In this scenario, the numbers improved substantially. The Razer Blade 15 Advanced Model uses an i7-11800H processor as well as an NVIDIA RTX 3070. Surprisingly, the GPU was actually not used for some of the tests. If you are wondering why, it is because this model is GGML rather than GPTQ. GGML is essentially used to run the code with just the processor while GPTQ is used to run the code via the GPU. GGML does offer the ability to offload threads to the GPU which I did try (see n-gpu-layers in the spreadsheet above), but I did not notice a significant change.

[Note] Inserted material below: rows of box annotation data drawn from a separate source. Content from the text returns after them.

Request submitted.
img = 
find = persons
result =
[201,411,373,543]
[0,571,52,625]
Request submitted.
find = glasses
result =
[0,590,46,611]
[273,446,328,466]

Surprisingly, the best overall score was Test Run 4. In it, it used the default settings and was fastest in 3 out of 4 tests.

Ok, so what if you have a videocard and want to run it in your GPU memory ala GPTQ? Simply download and choose another model from the leaderboard and away you go. As a comparison, I used TheBloke_WizardLM-7B-V1.0-Uncensored-GPTQ on the Razer Blade. This model scored high compared to other 7B models.

In this chart, we have the 7B GGML testing we did on the VMware server as well as a GPTQ (loading the entire dataset into the GPU memory). As you can see, the Razer Blade with a GPU is magnitudes of order more powerful than a server without a GPU.

In this graph, we can compare both the 13B and 7B models at the same time. Overall though, the 7B model is consistently higher regarding tokens per second compared to the 13B and that’s the rub. 7B is faster, but not as accurate. You have to figure out for yourself, what the sweet spot is between speed and accuracy because there is always a cost. Everything has its price.

Closing Thoughts:

So that’s it. That is the why, what, and how of setting up your own local AI. Building your own AI chatbot is relatively easy and you can get halfway decent performance with 4 processors and 8 GB of memory, but to get great performance with even higher accuracy has a cost. If you value privacy or want to develop ideas securely then there is currently no better option than that.